Après avoir égrené une litanie de jobs alimentaires, "offerts" aux jeunes, deux filles deviennent opératrices de call center. Conversations identiques qui s’entrechoquent, même jovialité commerciale et en duo l’hymne : "Belgacom, nous sommes les meilleurs !" A côté de ces deux spécimens, il faut en imaginer des dizaines d’autres, coincés dans leur cagibi, sur un immense plateau, rouge du sol au plafond. C’est ce que nous explique Pierrick De Luca, un comédien qui a travaillé dans un tel centre. Prisonnier de l’ordinateur et abruti par la musique "techno-accordéon", que lui impose son chef, il tente de transformer les "contacts argumentés" en ventes. Chaque victoire, remportée dans ce boucan, est signalée par un trait rouge. Sur le grand tableau !

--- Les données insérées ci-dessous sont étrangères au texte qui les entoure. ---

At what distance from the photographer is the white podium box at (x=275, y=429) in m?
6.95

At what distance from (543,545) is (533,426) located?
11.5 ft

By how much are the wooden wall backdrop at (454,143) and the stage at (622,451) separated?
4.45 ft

Celui-ci rend compte aussi des retards, de la longueur des pauses, du nombre d’appels, de leur rentabilité. Constamment fliqués, les opérateurs apprennent à arnaquer le client, en l’entraînant dans la spirale du "oui" ou en jouant sur la corde sensible. Un coach les débarrasse de leurs tics de langage par un conditionnement implacable. Quand un bon élément veut renoncer à cet esclavage, une DRH rouée le manipule pour le retenir. La seule question qui préoccupe la direction : comment "dupliquer" les employés les plus performants ?

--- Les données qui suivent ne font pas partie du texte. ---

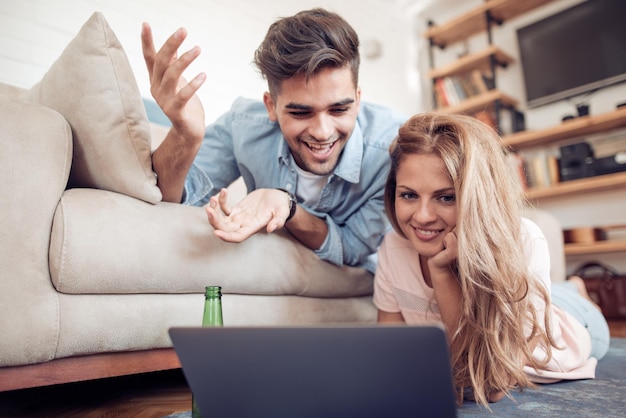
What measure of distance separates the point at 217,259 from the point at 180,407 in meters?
0.28

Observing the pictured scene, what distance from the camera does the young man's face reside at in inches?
42.3

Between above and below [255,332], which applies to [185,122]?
above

On mesure les dégâts de cette robotisation à travers quelques scènes dramatiques. Cependant, "Une Société de services" est une pièce moins tendue que "Grow or go". En effet, Françoise Bloch recourt fréquemment à une ironie subtile et aère le spectacle par certaines séquences franchement drôles. Juché sur un cerf majestueux, un opérateur croit s’évader dans la forêt et bute sur...le tableau constellé de traits rouges. Un autre s’efforce de trouver une justification à son travail, dans un monologue délirant. Grâce à la fluidité de la mise en scène, les quatre comédiens passent d’un personnage à l’autre avec beaucoup d’aisance. Le ballet de leurs chaises de bureau à roulettes et la vidéo, en contrepoint de l’action, donnent de la cohésion et du dynamisme à cette succession de tableaux. Dommage que la pièce s’essouffle, en évoquant les retombées d’une restructuration.

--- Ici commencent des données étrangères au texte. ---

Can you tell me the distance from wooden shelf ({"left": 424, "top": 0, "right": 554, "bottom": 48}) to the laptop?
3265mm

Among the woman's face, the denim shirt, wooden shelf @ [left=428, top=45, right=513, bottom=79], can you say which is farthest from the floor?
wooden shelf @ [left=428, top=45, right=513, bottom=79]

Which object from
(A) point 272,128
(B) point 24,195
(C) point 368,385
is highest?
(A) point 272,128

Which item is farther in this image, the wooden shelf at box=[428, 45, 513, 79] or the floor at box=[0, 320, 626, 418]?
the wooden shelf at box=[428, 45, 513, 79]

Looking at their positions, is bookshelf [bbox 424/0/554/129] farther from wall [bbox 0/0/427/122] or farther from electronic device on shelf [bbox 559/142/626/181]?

Sur l’écran, un extrait des "Temps modernes" nous montre Charlot luttant désespérément contre la cadence infernale du travail à la chaîne. Il est englouti par la machine et se retrouve coincé dans ses engrenages. Cette image, filmée par Chaplin en 1936, est toujours d’actualité. On a allégé les tâches physiques de l’homme, grâce à des machines de plus en plus performantes. Mais il est toujours tyrannisé par l’obsession du rendement. Comme en témoigne l’épidémie de suicides chez France-Télécom.